Tuesday, April 10, 2007

The Crimson Mourning

Her mother died and was buried this past weekend.

When I heard about it, I was so sorry that I had not attended the viewing or the burial. Funerals are so important here. They are in so many ways the glue that holds the community together. Death is an important celebration on the mountain.

Jilly is delicately pretty in the way of mountain women. Her hair is raven black and her face is heart-shaped. I always marveled about her lovely milk-white skin. She's my age and thus an aging beauty, but still very lovely for a mountain woman. The mountain is hard on her women. They fade quickly like store bought flowers. You can only pick out the dead stems from the bouquet for so long.

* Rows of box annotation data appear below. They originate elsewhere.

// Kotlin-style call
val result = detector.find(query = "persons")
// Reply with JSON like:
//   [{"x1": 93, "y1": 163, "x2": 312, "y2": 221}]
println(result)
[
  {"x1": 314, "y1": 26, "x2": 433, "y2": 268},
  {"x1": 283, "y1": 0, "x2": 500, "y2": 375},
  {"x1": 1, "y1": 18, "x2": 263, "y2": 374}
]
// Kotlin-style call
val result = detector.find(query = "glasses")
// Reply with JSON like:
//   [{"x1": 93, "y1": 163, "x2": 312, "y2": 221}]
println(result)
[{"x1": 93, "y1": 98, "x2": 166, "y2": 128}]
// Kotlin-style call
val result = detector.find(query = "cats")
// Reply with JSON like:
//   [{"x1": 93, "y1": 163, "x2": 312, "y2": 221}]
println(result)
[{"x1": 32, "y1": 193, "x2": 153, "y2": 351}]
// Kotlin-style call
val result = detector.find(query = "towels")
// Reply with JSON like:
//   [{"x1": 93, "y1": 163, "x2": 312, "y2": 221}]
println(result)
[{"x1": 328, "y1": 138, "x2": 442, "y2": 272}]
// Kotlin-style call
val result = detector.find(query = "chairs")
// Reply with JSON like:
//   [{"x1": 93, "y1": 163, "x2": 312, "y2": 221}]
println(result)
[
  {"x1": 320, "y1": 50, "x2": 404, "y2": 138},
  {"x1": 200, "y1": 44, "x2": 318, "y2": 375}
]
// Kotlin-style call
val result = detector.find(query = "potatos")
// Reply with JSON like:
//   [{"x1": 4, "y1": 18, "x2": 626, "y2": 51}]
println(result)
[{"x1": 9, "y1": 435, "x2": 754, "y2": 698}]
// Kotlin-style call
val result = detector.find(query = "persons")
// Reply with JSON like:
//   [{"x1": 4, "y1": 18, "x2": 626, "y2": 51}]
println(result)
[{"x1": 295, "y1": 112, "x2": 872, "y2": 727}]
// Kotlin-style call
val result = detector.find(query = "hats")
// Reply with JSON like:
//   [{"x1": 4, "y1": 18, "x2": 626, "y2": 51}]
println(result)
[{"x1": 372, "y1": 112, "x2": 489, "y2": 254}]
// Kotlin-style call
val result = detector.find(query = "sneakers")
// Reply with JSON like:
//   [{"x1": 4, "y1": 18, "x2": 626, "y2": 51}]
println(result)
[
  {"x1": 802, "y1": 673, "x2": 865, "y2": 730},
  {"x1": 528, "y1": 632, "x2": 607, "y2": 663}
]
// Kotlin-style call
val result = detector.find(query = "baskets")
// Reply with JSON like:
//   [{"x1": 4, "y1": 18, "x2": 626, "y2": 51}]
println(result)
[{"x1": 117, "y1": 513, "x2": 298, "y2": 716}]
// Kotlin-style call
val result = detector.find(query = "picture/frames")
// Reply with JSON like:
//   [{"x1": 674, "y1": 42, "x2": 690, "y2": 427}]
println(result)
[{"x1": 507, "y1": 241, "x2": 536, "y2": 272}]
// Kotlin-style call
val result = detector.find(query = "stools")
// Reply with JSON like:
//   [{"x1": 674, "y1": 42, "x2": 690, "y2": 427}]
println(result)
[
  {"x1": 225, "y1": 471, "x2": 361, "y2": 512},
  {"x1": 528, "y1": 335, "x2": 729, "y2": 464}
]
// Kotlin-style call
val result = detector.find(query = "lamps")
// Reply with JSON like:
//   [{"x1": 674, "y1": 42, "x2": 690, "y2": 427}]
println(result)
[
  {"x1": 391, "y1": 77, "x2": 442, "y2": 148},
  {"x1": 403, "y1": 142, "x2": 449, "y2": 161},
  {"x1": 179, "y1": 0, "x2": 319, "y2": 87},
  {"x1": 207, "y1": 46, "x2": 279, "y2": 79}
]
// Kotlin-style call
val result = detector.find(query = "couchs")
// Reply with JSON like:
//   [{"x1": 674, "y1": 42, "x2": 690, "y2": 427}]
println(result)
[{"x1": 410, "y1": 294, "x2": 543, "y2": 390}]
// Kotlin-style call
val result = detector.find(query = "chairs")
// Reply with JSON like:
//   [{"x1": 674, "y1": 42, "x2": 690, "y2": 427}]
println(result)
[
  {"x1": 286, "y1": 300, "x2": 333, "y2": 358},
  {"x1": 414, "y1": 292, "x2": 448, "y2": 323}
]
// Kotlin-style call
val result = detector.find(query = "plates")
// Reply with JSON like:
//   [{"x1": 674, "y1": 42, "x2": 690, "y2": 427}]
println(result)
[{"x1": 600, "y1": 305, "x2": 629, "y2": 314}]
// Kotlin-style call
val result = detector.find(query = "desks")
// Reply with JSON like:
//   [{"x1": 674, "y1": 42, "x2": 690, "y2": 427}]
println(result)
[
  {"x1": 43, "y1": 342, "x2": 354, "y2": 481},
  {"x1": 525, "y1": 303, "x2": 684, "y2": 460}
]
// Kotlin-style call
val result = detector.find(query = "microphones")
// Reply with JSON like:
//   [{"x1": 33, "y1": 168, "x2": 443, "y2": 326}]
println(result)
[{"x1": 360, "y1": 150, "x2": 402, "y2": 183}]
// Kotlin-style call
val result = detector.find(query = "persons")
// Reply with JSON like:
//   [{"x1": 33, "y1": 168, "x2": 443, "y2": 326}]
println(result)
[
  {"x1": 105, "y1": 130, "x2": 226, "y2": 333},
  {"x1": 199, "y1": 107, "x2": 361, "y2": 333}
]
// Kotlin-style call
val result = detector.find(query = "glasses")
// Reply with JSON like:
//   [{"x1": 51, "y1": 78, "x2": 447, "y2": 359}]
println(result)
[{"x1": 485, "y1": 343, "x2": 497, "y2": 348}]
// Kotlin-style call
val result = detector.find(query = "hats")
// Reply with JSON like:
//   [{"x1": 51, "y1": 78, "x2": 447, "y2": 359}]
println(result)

The first time I met her I had gone to her house to pick up some hay. Her family's farm is on the verge of the Gulf and has long lovely stretches of green grass pasture. She often does not feel well and lays on a day bed near the front window where she can look out onto the grasslands.

But that first visit, she was feeling okay. She showed me her glass paintings of chickens and sun flowers on old windows. I thought they were amazing examples of outsider art. I've never been able to get paint to do that on glass. I've tried. I loved her art and encouraged her to keep at it. I told her about my friends from Atlanta who would love such work.

She smiled and dimpled. Then delicately spat a brown stream of tobacco juice into an empty coke can. She wiped her mouth daintily with a handkerchief.

Her son, Bobby, had been up to my place to cut wood for me a few times. Their family knows their way around a saw mill. Bobby is tall and handsome. All of the members of this family are extremely comely. I watched carefully as Bobby used his boot to manipulate the big log as he sawed through it. I learned most of my own chainsaw technique by watching him.

So, I was sad to hear that her Momma had died. I hadn't been keeping up with the local papers and had missed it.

Betty told me about it after the fact.

They arranged her dead mother's hair into an elaborate up do of glossy black hair.

People like to keep their hair jet black up here. Dying it that color even when the face has lost the warmth and smoothness of youth.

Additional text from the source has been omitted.